UN monitors are to try again on Friday to reach the site of a new Syrian massacre after being shot at in their first attempt, after Kofi Annan urged united action to stop the crisis from spiralling out of control.
Anti-regime demonstrations were expected after weekly Muslim Friday prayers, activists said, including in the capital.
In a closed-door briefing to the UN Security Council, the UN-Arab League envoy called on world powers to warn President Bashar al-Assad's regime of "clear consequences" unless it abides by his widely flouted peace plan, a diplomat told AFP.
"The longer we wait, the darker the future looks for Syria," Annan was quoted as saying.
Annan called for "united" and "substantial" pressure on Assad, and said there must be "real results soon or the crisis will spiral out of control."
His remarks came after at least 55 people were killed on Wednesday in an assault on Al-Kubeir, a Sunni farming enclave surrounded by Alawite villages in the central province of Hama, the Syrian Observatory for Human Rights said.
A convoy of UN observers was fired on when it tried to investigate the slaughter on Thursday and was set to make a new attempt to enter the village on Friday, the UN said.
According to preliminary evidence, Syrian soldiers had surrounded Al-Kubeir and militia had entered the village and killed civilians with "barbarity," UN chief Ban Ki-moon was quoted as telling the Security Council.
Damascus denied responsibility for the massacre and, as it has done repeatedly in the past, blamed foreign-backed "terrorists."
"A terrorist group committed a heinous crime in the Hama region which claimed nine victims. The reports by the media are contributing to spilling the blood of Syrians," state media said.
The new UN attempt to visit the site comes as Annan holds talks on Friday with US Secretary of State Hillary Clinton and as her Syria frontman meets Russian diplomats in a bid to persuade Moscow to back Assad's removal.
It comes despite the almost daily targeting of the UN Supervision Mission in Syria (UNSMIS), including the use of heavy weapons, armour-piercing bullets and surveillance drones to hamper its efforts, according to Ban.
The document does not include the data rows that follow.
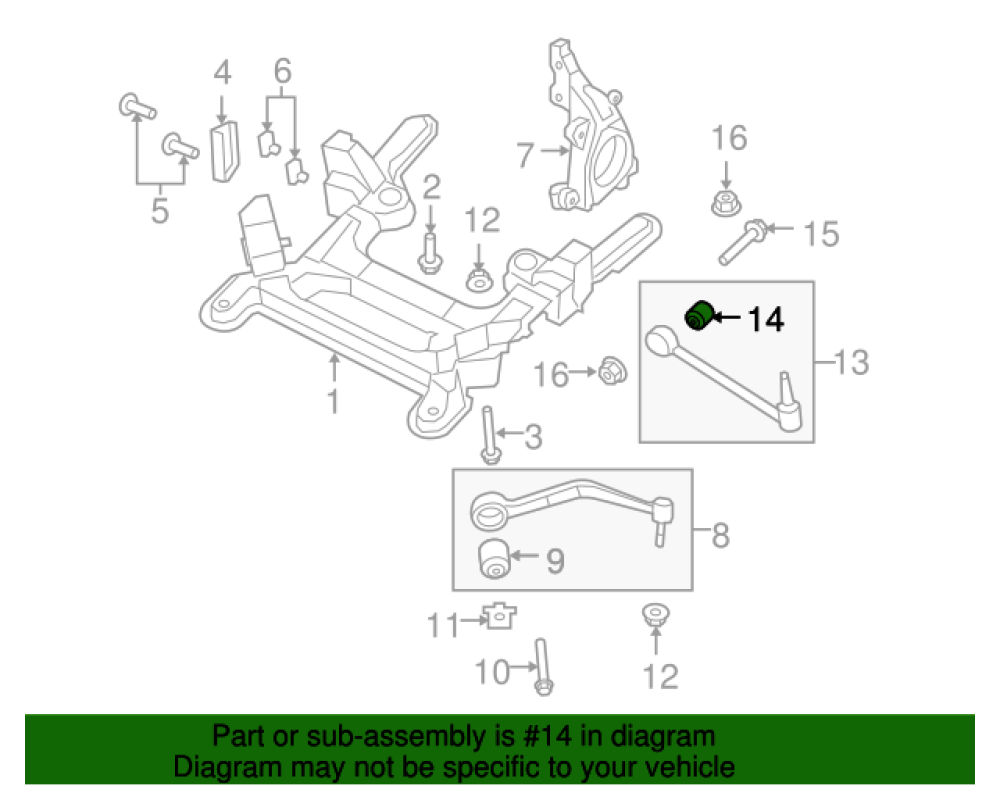 4
6
5
2
12
7
16
15
14
13
16
1
3
8
9
11
10
12

Part or sub-assembly is #14 in diagram
Diagram may not be specific to your vehicle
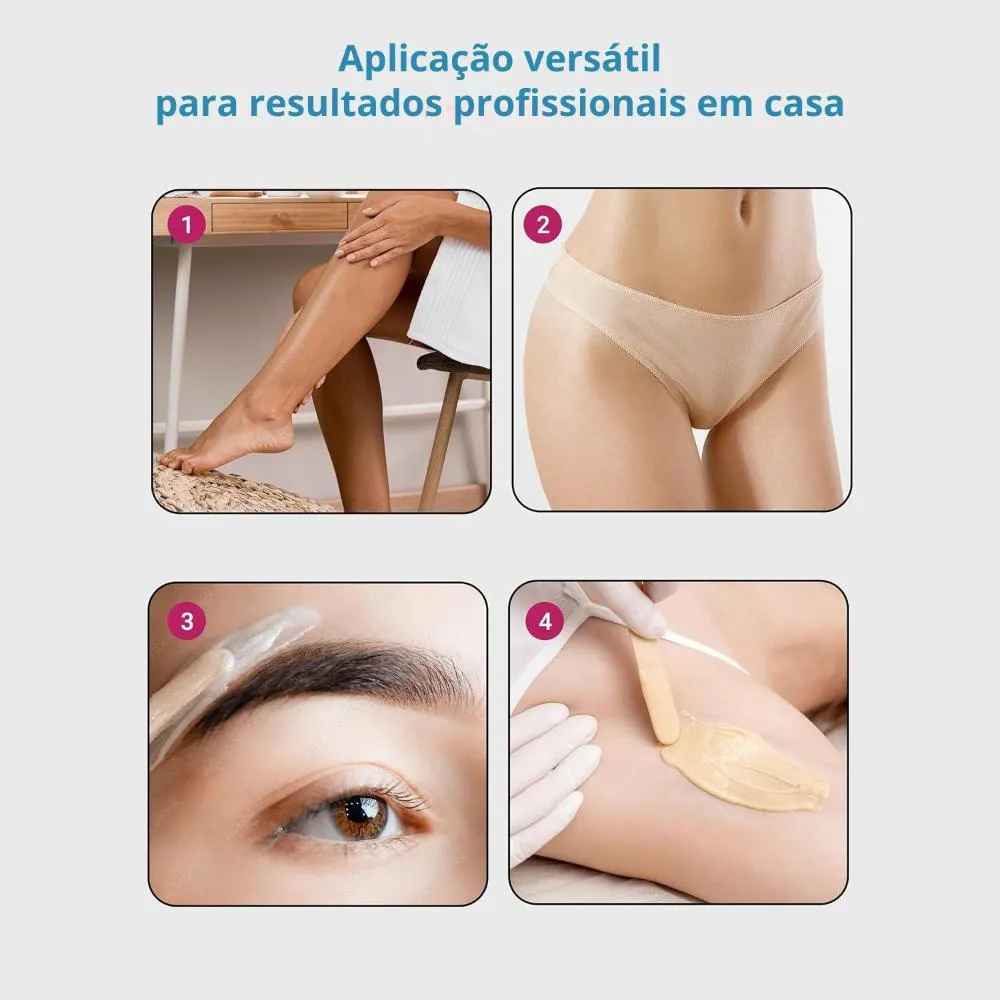 Aplicação versátil
para resultados profissionais em casa

1

2

3

4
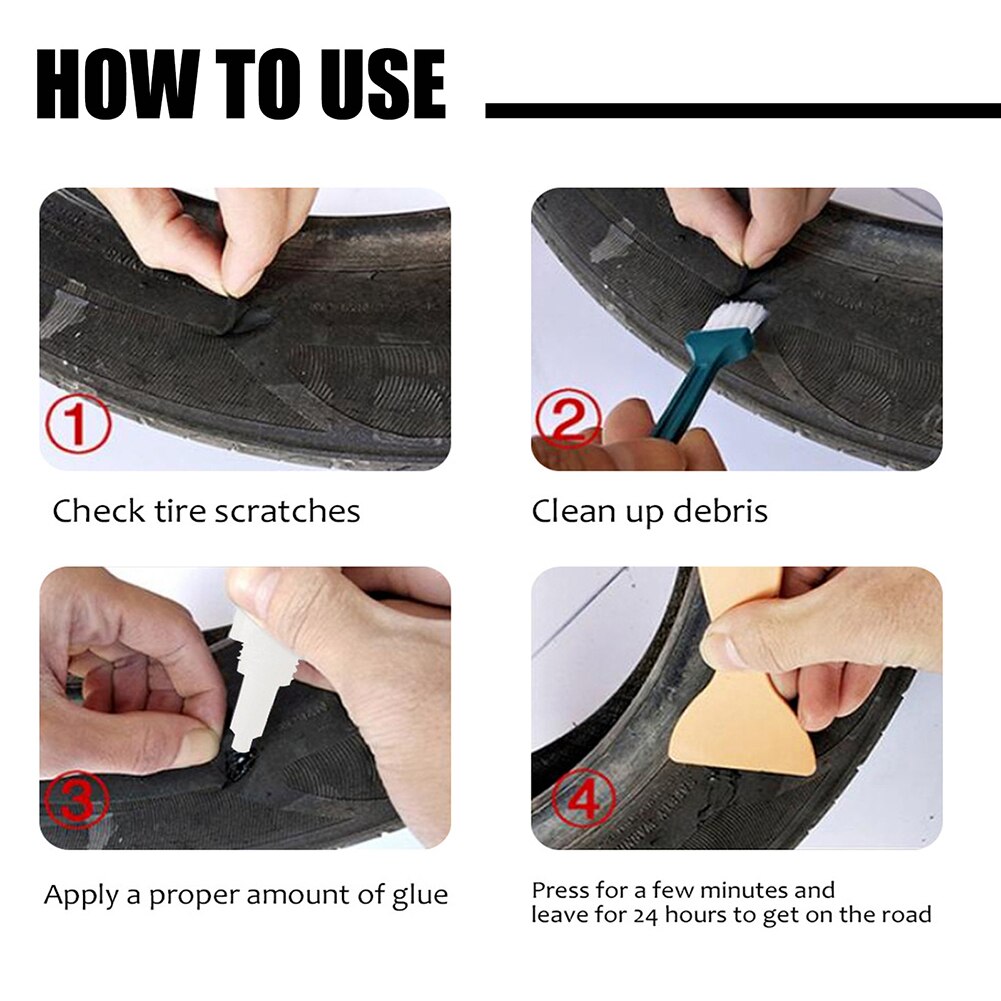 HOW TO USE

①

Check tire scratches

②

Clean up debris

③

Apply a proper amount of glue

④

Press for a few minutes and leave for 24 hours to get on the road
The observers had seen military convoys approaching villages and tried to stop tank assaults against populated areas, but had been "ignored," said the UN chief.
At least two roadside bombs have targeted their convoys since the observers first began deploying in mid-April.
Such tactics had been used to try to force the unarmed monitors to withdraw from areas where government forces have been accused of staging attacks, the UN chief was quoted as saying.
Ban praised the "brave" monitors, but said the Security Council would have to consider whether the mission is "sustainable."
"Syria can quickly go from a tipping point to a breaking point. The danger of a full-scale civil war is imminent and real, with catastrophic consequences for Syria and the region," he told reporters.
"The Syrian people are bleeding. They are angry. They want peace and dignity. Above all, they all want action."
On Friday, troops battled to take back the rebel bastion of Khaldiyeh in the central city of Homs, bombarding the district with shells, said the Observatory.
Khaldiyeh was pounded "at a rate of five shells a minute" at one stage, the Britain-based watchdog said.
Elsewhere, a blast killed at least two security forces members in the northwestern province of Idlib, where a civilian was also shot dead, it added.
At least 58 people were killed across Syria on Thursday.
New protests have been called Friday under the rallying cry "Revolutionaries and traders, hand in hand until victory.".
Large protests in Damascus were set to begin after Friday prayers, an activist in the city who uses the pseudonym Deeb Dimashqi told AFP via Skype.
"This morning, small protests took place just after dawn prayers in several areas of the city. That was in spite of heavy security deployment," he said.
More than 13,500 people have been killed in the crackdown on dissent that followed the eruption in mid-March 2011 of anti-government protests and the increasingly violent insurgency against Assad's regime, the Observatory says.
On the political front, Annan was to meet Clinton in Washington on Friday to discuss Syria, as her point man on the conflict Fred Hof visited Russia.
Annan said he was in discussions to set up an international contact group on the Syria crisis and that he hoped Iran would be part of the "solution."
But US ambassador to the UN Susan Rice said Iran was a "spoiler" and "part of the problem in Syria."
"There is no question that it is actively engaged in supporting the government in perpetrating the violence on the ground," she told reporters.
At a recent Security Council meeting Rice likened the monitors to "300 sitting ducks in a shooting gallery, one IED from a disaster."
Russia, Syria's last major ally, and China have vetoed two Security Council resolutions against Assad's regime but backed Annan's blueprint to end the conflict.
Russian Foreign Minister Sergei Lavrov has vowed there would be no Security Council mandate for outside intervention in Syria, indicating Moscow would again use its veto to block any military action.
China on Friday condemned the latest civilian killings in Syria, but refused to back Annan's call to increase the pressure on the Assad regime.